▸ **MATERIAL PROVIDED**:
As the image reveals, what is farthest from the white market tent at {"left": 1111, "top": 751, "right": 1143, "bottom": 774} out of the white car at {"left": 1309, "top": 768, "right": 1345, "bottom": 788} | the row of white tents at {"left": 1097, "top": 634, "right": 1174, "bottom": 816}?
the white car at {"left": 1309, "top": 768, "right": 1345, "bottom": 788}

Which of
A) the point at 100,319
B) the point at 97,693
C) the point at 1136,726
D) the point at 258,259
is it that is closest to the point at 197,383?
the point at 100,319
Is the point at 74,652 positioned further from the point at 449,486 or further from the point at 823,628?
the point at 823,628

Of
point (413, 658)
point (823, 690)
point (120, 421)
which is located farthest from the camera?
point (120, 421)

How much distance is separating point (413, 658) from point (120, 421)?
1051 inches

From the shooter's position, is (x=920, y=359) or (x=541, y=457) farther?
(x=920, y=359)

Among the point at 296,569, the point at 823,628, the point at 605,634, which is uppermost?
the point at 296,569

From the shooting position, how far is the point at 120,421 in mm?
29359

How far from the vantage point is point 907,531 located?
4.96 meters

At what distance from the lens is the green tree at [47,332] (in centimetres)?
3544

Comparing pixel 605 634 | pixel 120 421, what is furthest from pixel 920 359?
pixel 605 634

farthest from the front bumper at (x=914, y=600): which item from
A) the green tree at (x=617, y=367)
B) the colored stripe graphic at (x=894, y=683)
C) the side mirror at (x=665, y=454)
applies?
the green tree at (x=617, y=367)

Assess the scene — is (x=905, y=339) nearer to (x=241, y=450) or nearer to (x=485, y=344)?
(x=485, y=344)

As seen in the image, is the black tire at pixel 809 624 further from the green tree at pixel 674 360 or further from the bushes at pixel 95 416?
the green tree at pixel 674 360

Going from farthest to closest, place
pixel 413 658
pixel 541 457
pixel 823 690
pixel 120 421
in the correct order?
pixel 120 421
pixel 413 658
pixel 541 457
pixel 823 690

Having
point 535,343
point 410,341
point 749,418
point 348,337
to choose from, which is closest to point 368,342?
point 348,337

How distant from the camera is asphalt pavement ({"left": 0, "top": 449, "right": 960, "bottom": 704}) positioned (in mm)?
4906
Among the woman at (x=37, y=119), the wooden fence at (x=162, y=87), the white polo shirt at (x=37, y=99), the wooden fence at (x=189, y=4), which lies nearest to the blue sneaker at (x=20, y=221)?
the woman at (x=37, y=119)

▸ **EXERCISE PROMPT**: Quote all of the entries verbatim.

▸ **RESPONSE BELOW**:
As the image reveals, what is farthest from the white market tent at {"left": 1111, "top": 751, "right": 1143, "bottom": 774} out of the white car at {"left": 1309, "top": 768, "right": 1345, "bottom": 788} | the row of white tents at {"left": 1097, "top": 634, "right": 1174, "bottom": 816}?
the white car at {"left": 1309, "top": 768, "right": 1345, "bottom": 788}

Which of
A) the point at 100,319
B) the point at 97,693
C) the point at 1136,726
D) the point at 258,259
is it that is closest to the point at 197,383?
the point at 100,319
Is the point at 74,652 positioned further from the point at 449,486 or further from the point at 823,628?
the point at 823,628

Of
point (413, 658)
point (823, 690)
point (120, 421)
which is located farthest from the camera?
point (120, 421)

How much distance is separating point (413, 658) from point (120, 421)?
1051 inches

From the shooter's position, is (x=920, y=359) or (x=541, y=457) farther?
(x=920, y=359)

Among the point at 296,569, the point at 823,628, the point at 605,634, which is uppermost?
the point at 296,569

From the shooting position, how far is the point at 120,421 in mm?
29359

How far from the vantage point is point 907,531 located?
4.96 meters

At what distance from the lens is the green tree at [47,332] (in centimetres)?
3544

Comparing pixel 605 634 | pixel 120 421, what is furthest from pixel 920 359?
pixel 605 634

farthest from the front bumper at (x=914, y=600): which item from
A) the green tree at (x=617, y=367)
B) the colored stripe graphic at (x=894, y=683)
C) the side mirror at (x=665, y=454)
applies?
the green tree at (x=617, y=367)

Assess the scene — is (x=905, y=339) nearer to (x=241, y=450) or nearer to (x=485, y=344)?
(x=485, y=344)

As seen in the image, is the black tire at pixel 809 624 further from the green tree at pixel 674 360 or further from the bushes at pixel 95 416?
the green tree at pixel 674 360

Going from farthest to closest, place
pixel 413 658
pixel 541 457
pixel 823 690
pixel 120 421
in the correct order?
pixel 120 421
pixel 413 658
pixel 541 457
pixel 823 690

Having
point 535,343
point 410,341
point 749,418
point 348,337
to choose from, which is closest to point 368,342?
point 348,337

How distant from the camera is asphalt pavement ({"left": 0, "top": 449, "right": 960, "bottom": 704}) positioned (in mm)?
4906
Among the woman at (x=37, y=119), the wooden fence at (x=162, y=87), the white polo shirt at (x=37, y=99), the wooden fence at (x=189, y=4), which lies nearest to the blue sneaker at (x=20, y=221)?
the woman at (x=37, y=119)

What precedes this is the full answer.